Problem requirements:
Please write out the listing exactly, leaving each picture out.
Start of Material provided
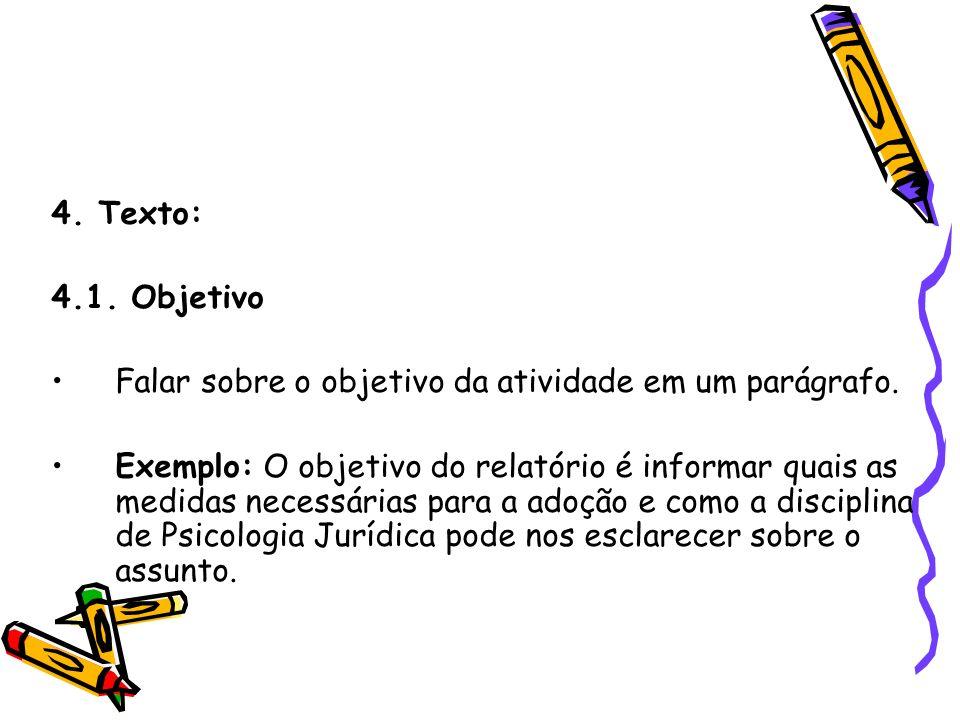 4. Texto: 4.1. Objetivo Falar sobre o objetivo da atividade em um parágrafo. Exemplo: O objetivo do relatório é informar quais as medidas necessárias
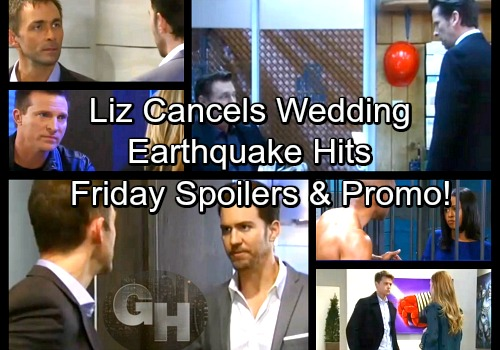 General Hospital Spoilers: Friday, March 2 – Earthquake Causes Panic – Liz Calls Off Wedding – Anxious Peter Grills Valentin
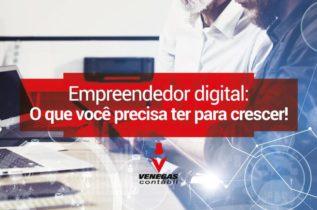 Empreendedor Digital: O Que Você Precisa Ter Para Crescer!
End of Material provided
Response box:
 4. Texto: 4.1. Objetivo Falar sobre o objetivo da atividade em um parágrafo. Exemplo: O objetivo do relatório é informar quais as medidas necessárias
 General Hospital Spoilers: Friday, March 2 – Earthquake Causes Panic – Liz Calls Off Wedding – Anxious Peter Grills Valentin
 Empreendedor Digital: O Que Você Precisa Ter Para Crescer!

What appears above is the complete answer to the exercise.